FIRST DISTRICT COURT OF APPEAL
STATE OF FLORIDA
_____________________________
No. 1D17-3451
_____________________________
RAMON WADE RENFRO,
Appellant,
v.
STATE OF FLORIDA,
Appellee.
_____________________________
On appeal from the Circuit Court for Santa Rosa County.
John F. Simon, Jr., Judge.
April 10, 2018
PER CURIAM.
The appellant appeals the summary denial of his motion for
postconviction relief filed pursuant to Florida Rule of Criminal
Procedure 3.850. We affirm the denial of the motion, but write to
address the claim raised in ground one.
In 2014, the appellant was convicted of lewd or lascivious
battery, lewd or lascivious molestation, and unlawful sexual
activity with certain minors, stemming from sexual encounters
he had with three victims during a camping trip. In ground one
of his motion, the appellant alleges that counsel was ineffective
for failing to call a DNA expert to testify. At trial, counsel
attempted to introduce an FDLE report indicating that amylase
found on underwear allegedly belonging to one of the victims,
C.D., excluded the appellant as a contributor. * That request was
denied. The appellant alleges that counsel should have called an
expert to testify to the report’s conclusion, that he was excluded
as the contributor to amylase found on C.D.’s underwear. He
alleges that this would prove he did not commit any of the crimes.

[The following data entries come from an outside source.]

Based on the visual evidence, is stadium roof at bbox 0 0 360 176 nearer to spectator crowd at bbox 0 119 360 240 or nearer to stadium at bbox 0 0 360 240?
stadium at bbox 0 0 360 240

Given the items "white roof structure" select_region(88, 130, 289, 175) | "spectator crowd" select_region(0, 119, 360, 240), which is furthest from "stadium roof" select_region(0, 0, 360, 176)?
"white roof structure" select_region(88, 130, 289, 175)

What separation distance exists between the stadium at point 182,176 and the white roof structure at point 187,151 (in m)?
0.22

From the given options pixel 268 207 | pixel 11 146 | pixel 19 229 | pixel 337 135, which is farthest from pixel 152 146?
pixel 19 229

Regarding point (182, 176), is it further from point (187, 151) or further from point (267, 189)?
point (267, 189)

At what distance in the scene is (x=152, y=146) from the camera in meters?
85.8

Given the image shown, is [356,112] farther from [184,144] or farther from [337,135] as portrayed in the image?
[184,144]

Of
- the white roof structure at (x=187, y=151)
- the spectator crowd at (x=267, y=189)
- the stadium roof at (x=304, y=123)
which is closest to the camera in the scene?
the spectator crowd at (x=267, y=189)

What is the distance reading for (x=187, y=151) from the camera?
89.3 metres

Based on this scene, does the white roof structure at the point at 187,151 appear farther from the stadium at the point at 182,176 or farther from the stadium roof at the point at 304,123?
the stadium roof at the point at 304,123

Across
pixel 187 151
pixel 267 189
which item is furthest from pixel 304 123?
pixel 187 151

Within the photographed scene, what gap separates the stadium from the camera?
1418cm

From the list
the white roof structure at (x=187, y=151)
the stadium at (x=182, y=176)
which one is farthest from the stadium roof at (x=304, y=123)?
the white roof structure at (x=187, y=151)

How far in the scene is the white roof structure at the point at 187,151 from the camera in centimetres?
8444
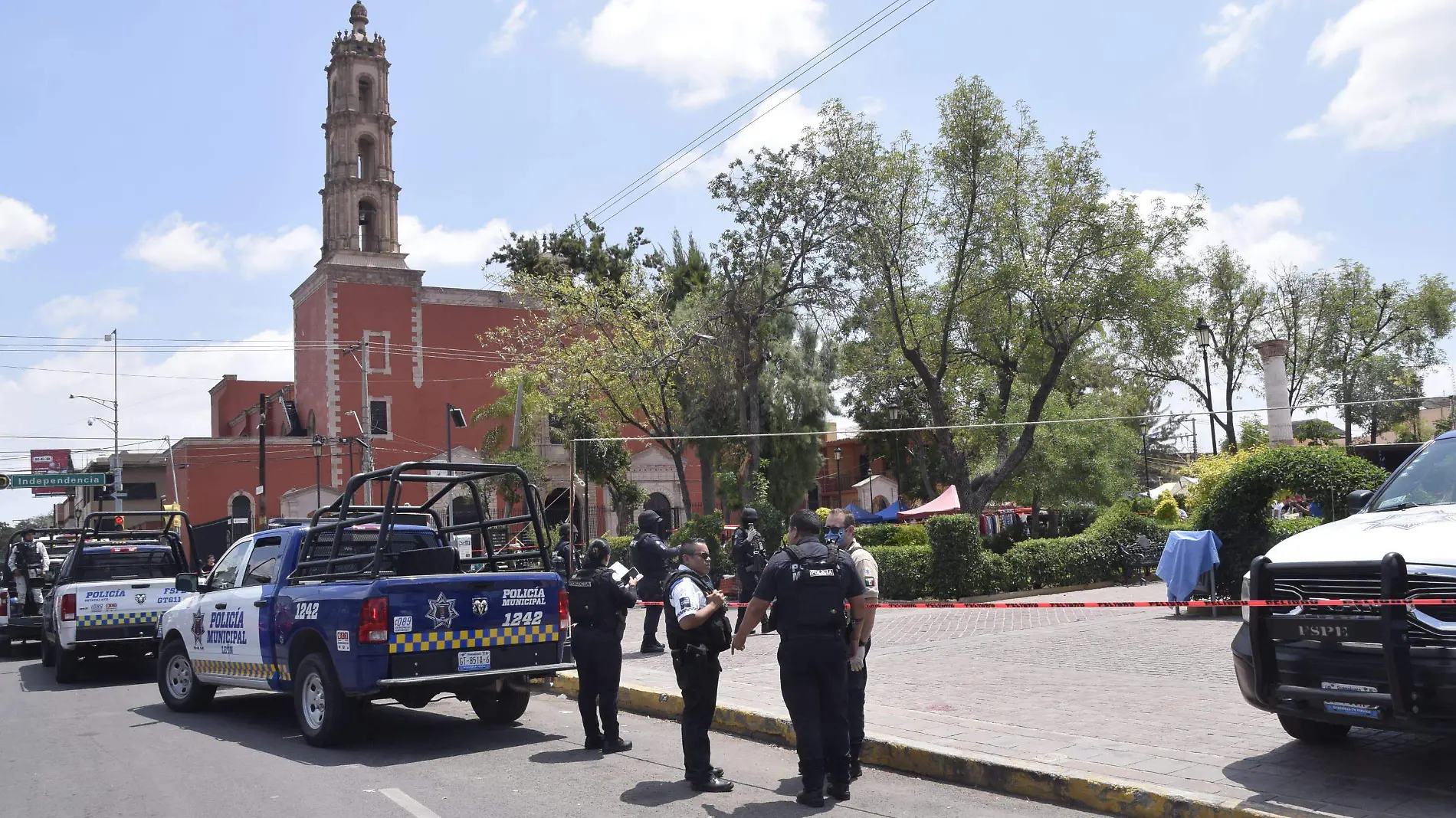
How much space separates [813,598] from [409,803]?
2.82 meters

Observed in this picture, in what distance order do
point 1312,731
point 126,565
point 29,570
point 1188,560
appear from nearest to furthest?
point 1312,731, point 1188,560, point 126,565, point 29,570

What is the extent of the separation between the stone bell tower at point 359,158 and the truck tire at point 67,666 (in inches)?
1428

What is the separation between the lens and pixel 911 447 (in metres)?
54.9

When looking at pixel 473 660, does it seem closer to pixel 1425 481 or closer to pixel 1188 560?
pixel 1425 481

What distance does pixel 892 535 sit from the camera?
2758 centimetres

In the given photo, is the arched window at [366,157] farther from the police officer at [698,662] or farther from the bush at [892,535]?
the police officer at [698,662]

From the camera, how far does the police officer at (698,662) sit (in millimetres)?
7156

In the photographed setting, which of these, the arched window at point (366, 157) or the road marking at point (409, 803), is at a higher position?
the arched window at point (366, 157)

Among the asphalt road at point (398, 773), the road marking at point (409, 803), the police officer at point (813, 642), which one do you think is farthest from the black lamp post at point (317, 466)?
the police officer at point (813, 642)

The appellant’s claim was properly denied. Even if an expert
had been called to testify that the amylase found on C.D.’s
underwear did not belong to the appellant, there is not a
reasonable probability that the outcome of the trial would have
been different. Here, the DNA evidence only related to the
clothing of one of the victims. Thus, it would have no bearing on
two of his three convictions.
As to the count involving C.D., the State never argued that
DNA evidence proved its case. The record reflects that the state
presented evidence from witnesses that the appellant penetrated
the victim with his finger, had intercourse with the victim, and
that the victim performed oral sex on him. There was also
testimony that C.D. and another victim performed oral sex on
each other, and that one or more unidentified people had sexual
contact with C.D. Neither the presence of an unidentified party’s
DNA, nor the absence of the appellant’s saliva on C.D.’s
underwear, would prove that the appellant did not engage in the
alleged sex acts. As such, the appellant cannot show that had
counsel called an expert to testify that someone else’s saliva was
found on C.D.’s underwear, there is a reasonable likelihood that
the outcome of the trial would have been different. See
Strickland v. Washington, 466 U.S. 668, 694 (1984) (holding that
to show ineffective assistance of counsel, a defendant must
demonstrate that there is a reasonable probability that the
outcome of the trial would have been different had counsel not
acted deficiently).
* It appears from the trial court’s attachments that no semen
was found on the underwear. The DNA evidence the appellant
refers to in his motion appears to be amylase, which is an enzyme
found in saliva and other bodily fluids.
2
AFFIRMED.
B.L. THOMAS, C.J., and JAY and M.K. THOMAS, JJ., concur.
_____________________________
Not final until disposition of any timely and
authorized motion under Fla. R. App. P. 9.330 or
9.331.
_____________________________
Ramon Wade Renfro, pro se, Appellant.
Pamela Jo Bondi, Attorney General, Tallahassee, for Appellee.